Provavelmente você já assistiu ou pelo menos ouviu falar do filme “O Auto da Compadecida”. Também não é de se surpreender que você tenha dado gargalhadas e se emocionado ao mesmo tempo com a trama. Isso porquê a obra traz aspectos de uma vida rodeada pela miséria e pobreza de João Grilo (Matheus Nachtergaele) e Chicó (Selton Mello), que exige de ambos o uso da esperteza para conseguirem sobreviver, o que acaba os colocando sempre em algumas confusões, dando o tom de comédia ao filme.
O filme (dirigido por Guel Arraes, em 2000) é baseado na obra teatral de Ariano Suassuna, escrito em 1955. De forma fiel à peça, o filme mostra a marca indelével do autor, que consiste em apresentar de forma satírica o cenário nordestino e seus desafios. Prova disso se dá na forma como João Grilo, com a ajuda do atrapalhado Chicó, provoca seus superiores, como seus patrões Dora (Denise Fraga) e Eurico (Diogo Vilela), o Major Antônio Morais (Paulo Goulart), o clero, representado pelo Padre João (Rogério Cardoso) e pelo Bispo (Lima Duarte), o capitão do cangaço Severino de Aracaju (Marco Nanini), o valentão Vicentão (Bruno Garcia), o cabo Setenta (Aramis Trindade) e até mesmo o diabo (Luís Melo).

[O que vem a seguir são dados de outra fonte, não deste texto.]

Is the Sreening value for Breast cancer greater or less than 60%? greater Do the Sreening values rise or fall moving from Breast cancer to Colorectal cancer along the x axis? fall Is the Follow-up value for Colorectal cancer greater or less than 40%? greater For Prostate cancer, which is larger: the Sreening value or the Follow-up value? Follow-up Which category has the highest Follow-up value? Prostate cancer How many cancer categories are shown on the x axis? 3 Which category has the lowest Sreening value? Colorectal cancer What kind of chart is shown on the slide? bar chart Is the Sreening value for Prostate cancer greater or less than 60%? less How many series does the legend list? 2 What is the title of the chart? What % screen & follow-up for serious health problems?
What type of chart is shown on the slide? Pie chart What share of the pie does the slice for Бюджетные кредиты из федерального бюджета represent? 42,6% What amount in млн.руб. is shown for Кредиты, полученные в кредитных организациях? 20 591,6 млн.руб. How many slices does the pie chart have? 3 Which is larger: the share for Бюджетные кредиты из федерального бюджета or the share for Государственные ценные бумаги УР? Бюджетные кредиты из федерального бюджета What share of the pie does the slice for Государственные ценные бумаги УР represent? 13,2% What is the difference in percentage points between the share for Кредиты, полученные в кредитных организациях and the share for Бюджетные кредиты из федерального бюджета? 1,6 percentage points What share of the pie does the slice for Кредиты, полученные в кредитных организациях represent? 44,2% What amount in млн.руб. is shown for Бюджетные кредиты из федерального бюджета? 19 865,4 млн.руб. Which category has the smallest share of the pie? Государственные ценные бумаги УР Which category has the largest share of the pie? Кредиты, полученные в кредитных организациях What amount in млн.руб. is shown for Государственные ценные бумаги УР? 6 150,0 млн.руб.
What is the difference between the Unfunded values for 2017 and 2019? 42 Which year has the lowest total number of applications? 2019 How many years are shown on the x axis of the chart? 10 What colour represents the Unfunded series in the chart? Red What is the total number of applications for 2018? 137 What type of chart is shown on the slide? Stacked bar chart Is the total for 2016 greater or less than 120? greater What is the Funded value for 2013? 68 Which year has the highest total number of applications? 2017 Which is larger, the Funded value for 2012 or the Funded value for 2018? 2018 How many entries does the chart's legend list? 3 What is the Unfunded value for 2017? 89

As peripécias feitas por esses dois matreiros, no sertão da Paraíba, consistem em enganar todos aqueles que podem lhes servir de alguma forma. Há de perceber-se que seus planos sempre envolvem a avareza dos enganados, cujos representam a minoria que possui algum bem material no Nordeste. Essa forma de agir mostra uma realidade presente no sertão nordestino, profundamente marcada pela seca, pela fome, por diversos problemas sociais, como falta de educação, saúde e saneamento básico, caracterizando, assim, uma região pouco desenvolvida. Logo, a falta de oportunidades e até mesmo outras habilidades e faculdades, levam João Grilo e Chicó a colocarem em prática suas artimanhas.
Segundo Angst (2009), a resiliência pode ser definida como uma capacidade universal que possibilita a pessoa, grupo ou comunidade prevenir, minimizar ou superar os efeitos nocivos das adversidades, inclusive saindo dessas situações fortalecida ou até mesmo transformada, porém não ilesa. Essa capacidade se apresenta claramente em João Grilo e Chicó, uma vez que sempre ao serem frustrados com os resultados de seus planos, não conseguindo sair da pobreza que assola suas vidas, conseguem se recuperar rapidamente, já com novas ideias para o próximo “ataque”. Essa capacidade se evidencia em uma das falas de João Grilo:
—- Eu estive pensando se não é melhor assim. Quem sabe se eu ficando rico não terminava como o padeiro? E depois com a desgraça, a gente tá acostumado!
De fato, com a desgraça eles já estavam acostumados. Em uma cena marcante do filme, a compadecida (Fernanda Montenegro) começa a falar das mazelas enfrentadas por João Grilo desde sua infância, enquanto, genialmente, surgem imagens reais de sertanejos nordestinos enfrentando os desafios a eles impostos. Juntamente com a narrativa da compadecida, a emoção se torna iminente:
—- João acostumou-se a pouco pão e muito suor. Passava fome e quando não podia mais rezar, quando a reza não dava jeito, ia se juntar a um grupo de retirantes que ia tentar sobreviver no litoral, humilhado, derrotado, cheio de saudade. E logo que tinha notícia da chuva, pegava o caminho de volta, animava-se de novo, como se a esperança fosse uma planta que crescesse com a chuva. E quando revia sua terra, dava graças a Deus por ser um sertanejo pobre, mas corajoso e cheio de fé.
Assim, em meio a tantas tribulações, a vida do sertanejo nordestino vai se formando, moldando figuras tão resilientes que a dor e o sofrimento já quase não são mais pedras no caminho, mas um aprender de novo, um levantar-se de novo, um impulso para seguir tentando sobreviver nesse cenário em tons pasteis, mas com corações regrado da cor verde, de esperança e de vermelho, do amor sentido pela terra onde nasceu e floresceu.
FICHA TÉCNICA DO FILME:
O AUTO DA COMPADECIDA
Diretor: Guel Arraes
Elenco: Fernanda Montenegro, Matheus Nachtergaele, Selton Melo
País: Brasil
Ano: 2000
Classificação: Livre
REFERÊNCIAS:
ANGST, R. (2009). Psicologia e Resiliência: uma revisão de literatura. Psicologia argumento. Curitiba: v. 27, n. 58, p. 253-260, jul./set.